Bolsonaro anuncia entrada ação no Supremo contra medidas restritivas

Presidente do Brasil classificou governadores e prefeitos que decretaram medidas para travar a disseminação da pandemia como "projetos de ditadores".

O Presidente brasileiro, Jair Bolsonaro, anunciou na quinta-feira que o Governo entrou com uma ação direta de inconstitucionalidade (ADI) no Supremo Tribunal Federal (STF) contra medidas restritivas face à covid-19 decretadas por três governadores.

A ação foi entregue ao STF pela Advocacia-Geral da União (AGU), órgão que defende o Executivo em processos judiciais.

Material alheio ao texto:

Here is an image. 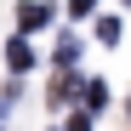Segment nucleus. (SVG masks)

"Entramos com uma ação hoje, ação direta de inconstitucionalidade junto ao Supremo Tribunal Federal exatamente buscando conter esses abusos, inclusive, (...) toque de recolher. Isso é estado de defesa, estado de sítio que só uma pessoa pode decretar: eu", disse o chefe de Estado, na sua habitual transmissão em vídeo na rede social Facebook, naquele que é o momento mais critico da pandemia no Brasil.

Bolsonaro classificou governadores e prefeitos que decretaram medidas de isolamento social para travar a disseminação do novo coronavírus como "projetos de ditadores" que teriam, devido aos seus atos, poder de "usurpar" a Constituição.

"O Supremo vai decidir. Não vou emitir nenhum juízo aqui. Obviamente, se entramos, por intermédio da AGU, a proposta foi supervisionada pelo ministro da Justiça, nós esperamos ter uma resposta em relação a isso aí", acrescentou o mandatário.

Bolsonaro afirmou também ter encaminhado ao Congresso um projeto de lei que, segundo o Presidente, define o que são atividades essenciais.

Atividades essencial "é toda aquela que serve para o cidadão colocar pão na mesa. Então, tudo passa a ser atividade essencial", apontou Bolsonaro sobre o tipo de serviços que considera que deveriam estar a funcionamento durante a pandemia de covid-19.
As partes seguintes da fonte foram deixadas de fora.